11.              The Court is therefore satisfied that, notwithstanding the misnaming of the country of origin, there has been no material error of fact which could be argued to raise an implication that there had been an actual misunderstanding or misconception on the part of the Tribunal member which vitiated his assessment of the claim and evidence before him in the appeal.

 

29.    Three observations jump out from the just-quoted text. First, Cooke J, would have been prepared to quash the decision if he had been presented with a mistake of fact which was so material to the substantive analysis and considerations in the impugned decision as to vitiate its validity. Second, Cooke J. was not prepared to quash where, despite the mistake of fact, it was clear from the body of the decision that no mistake had been made as to the details and substance of the claim. Third, Cooke J. would have been prepared to quash where there was a material error of fact that could be argued to raise an implication that there had been an actual misunderstanding or misconception on the part of the decisionmaker which vitiated his assessment of the claim and the evidence before him.

 

30.    Deducible Principles: (i) A decision may be quashed where there is a mistake of fact that is so material to the substantive analysis and considerations in the impugned decision as to vitiate its validity. (ii) A decision may be quashed where there is a material error of fact that could be argued to raise an implication that there had been an actual misunderstanding or misconception on the part of the decisionmaker which vitiated his assessment of the claim and the evidence before him. (iii) A decision will not be quashed where, despite the mistake of fact, it is clear from the body of an impugned decision that no mistake was made as to the details and substance of an application. (VCBL).

 

31.    As to (i), none of the Three Errors is possessed of the requisite materiality. As to (ii), any fair-minded reading of the impugned decision indicates no such misunderstanding or misconception to have arisen. As to (iii), it is clear from the body of the impugned decision that no mistake was made as to the details and substance of the application.    

 

iv. S.N. v. Refugee Appeals Tribunal

[2013] IEHC 282

 

32.    In S.N., the applicant was a Kenyan asylum-seeker who was a member of the Mungiki tribe but was consistently referred to throughout the Tribunal decision as being a member of what appears to be the non-existent ‘Kumgiki’ tribe. In his judgment, Mac Eochaidh J, observed, inter alia, as follows, at para.19:

 

I have difficulty in characterising the mistake in this case as a mistake of fact. It is much closer to a typographical error than to an error of fact, much less an error as to a material fact. The parties agree that the Tribunal Member erred in the name of the tribe. The error is susceptible to judicial review as the name of tribe was never in dispute. The issue for the court on such a straightforward matter is whether that simple error had a material effect on the outcome. I am willing to assume that the error is an error of fact, but whatever its nature, the error had no effect on the decision.

 

33.    Deducible Principle: A distinction can be drawn between a typographical error and a factual error and between an error of fact and a material error of fact. Where what presents is a simple typographical error (or the like) the issue for the court is whether that simple error had a material effect on the outcome. (SN). This Court would respectfully add that sometimes even a simple typographical error can radically alter meaning, e.g., (i) ‘The man is now here’, ‘The man is not here’; (ii) ‘The man is now here’, ‘The man is now there’.

Data.
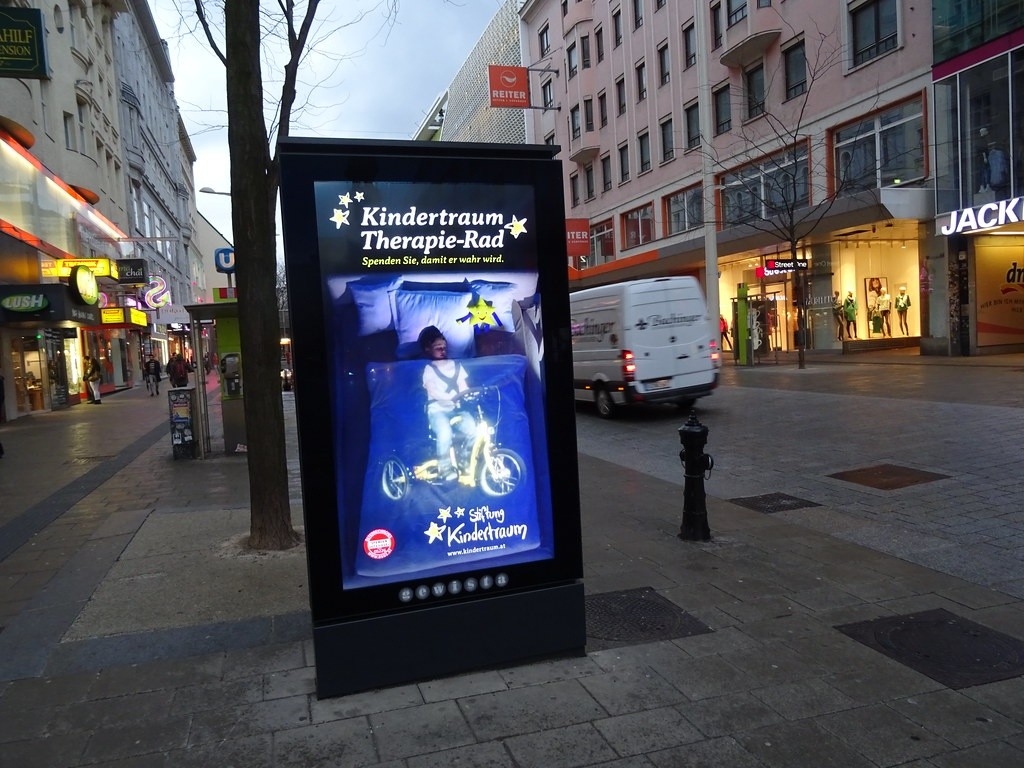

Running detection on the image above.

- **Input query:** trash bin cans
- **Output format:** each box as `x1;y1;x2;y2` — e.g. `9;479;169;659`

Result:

Short exercise. Retype the part of the court judgment above that opens with the words "11.              The" and stops after the words "in the appeal.".

Final result.
11.              The Court is therefore satisfied that, notwithstanding the misnaming of the country of origin, there has been no material error of fact which could be argued to raise an implication that there had been an actual misunderstanding or misconception on the part of the Tribunal member which vitiated his assessment of the claim and evidence before him in the appeal.